_Exercise aim:_
Rewrite the data below with every instance of "white aircraft livery" switched to "white fuselage" and everything else kept the same. Omit the pictures from your answer.

_Rows from a spatial reasoning dataset:_
- - - - -

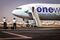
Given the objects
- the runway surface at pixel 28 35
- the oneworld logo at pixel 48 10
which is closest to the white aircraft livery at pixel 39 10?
the oneworld logo at pixel 48 10

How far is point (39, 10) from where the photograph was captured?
23406 mm

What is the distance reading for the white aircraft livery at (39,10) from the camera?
23.2m

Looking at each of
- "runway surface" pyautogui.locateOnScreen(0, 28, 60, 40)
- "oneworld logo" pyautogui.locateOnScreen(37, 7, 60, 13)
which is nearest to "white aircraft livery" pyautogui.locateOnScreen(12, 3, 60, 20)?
"oneworld logo" pyautogui.locateOnScreen(37, 7, 60, 13)

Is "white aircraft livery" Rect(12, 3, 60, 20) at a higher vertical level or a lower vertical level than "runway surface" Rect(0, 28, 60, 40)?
higher

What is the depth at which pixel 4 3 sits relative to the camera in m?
23.2

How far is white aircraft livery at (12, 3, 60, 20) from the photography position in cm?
2325

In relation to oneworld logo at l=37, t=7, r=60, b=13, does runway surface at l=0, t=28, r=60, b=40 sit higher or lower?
lower

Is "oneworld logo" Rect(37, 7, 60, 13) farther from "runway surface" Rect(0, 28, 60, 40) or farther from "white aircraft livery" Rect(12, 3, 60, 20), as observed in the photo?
"runway surface" Rect(0, 28, 60, 40)

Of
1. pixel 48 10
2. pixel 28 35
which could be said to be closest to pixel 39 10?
pixel 48 10

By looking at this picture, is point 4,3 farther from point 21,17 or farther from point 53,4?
point 53,4

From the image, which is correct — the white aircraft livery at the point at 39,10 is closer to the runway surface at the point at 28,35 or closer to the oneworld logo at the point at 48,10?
the oneworld logo at the point at 48,10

- - - - -

_Task result:_
Given the objects
- the runway surface at pixel 28 35
- the oneworld logo at pixel 48 10
which is closest to the white fuselage at pixel 39 10?
the oneworld logo at pixel 48 10

How far is point (39, 10) from where the photograph was captured?
23406 mm

What is the distance reading for the white fuselage at (39,10) from the camera?
23.2m

Looking at each of
- "runway surface" pyautogui.locateOnScreen(0, 28, 60, 40)
- "oneworld logo" pyautogui.locateOnScreen(37, 7, 60, 13)
which is nearest to "white fuselage" pyautogui.locateOnScreen(12, 3, 60, 20)?
"oneworld logo" pyautogui.locateOnScreen(37, 7, 60, 13)

Is "white fuselage" Rect(12, 3, 60, 20) at a higher vertical level or a lower vertical level than "runway surface" Rect(0, 28, 60, 40)?
higher

What is the depth at which pixel 4 3 sits relative to the camera in m?
23.2

How far is white fuselage at (12, 3, 60, 20) from the photography position in cm?
2325

In relation to oneworld logo at l=37, t=7, r=60, b=13, does runway surface at l=0, t=28, r=60, b=40 sit higher or lower?
lower

Is "oneworld logo" Rect(37, 7, 60, 13) farther from "runway surface" Rect(0, 28, 60, 40) or farther from "white fuselage" Rect(12, 3, 60, 20), as observed in the photo?
"runway surface" Rect(0, 28, 60, 40)

Of
1. pixel 48 10
2. pixel 28 35
which could be said to be closest to pixel 39 10?
pixel 48 10

By looking at this picture, is point 4,3 farther from point 21,17 or farther from point 53,4?
point 53,4

From the image, which is correct — the white fuselage at the point at 39,10 is closer to the runway surface at the point at 28,35 or closer to the oneworld logo at the point at 48,10?
the oneworld logo at the point at 48,10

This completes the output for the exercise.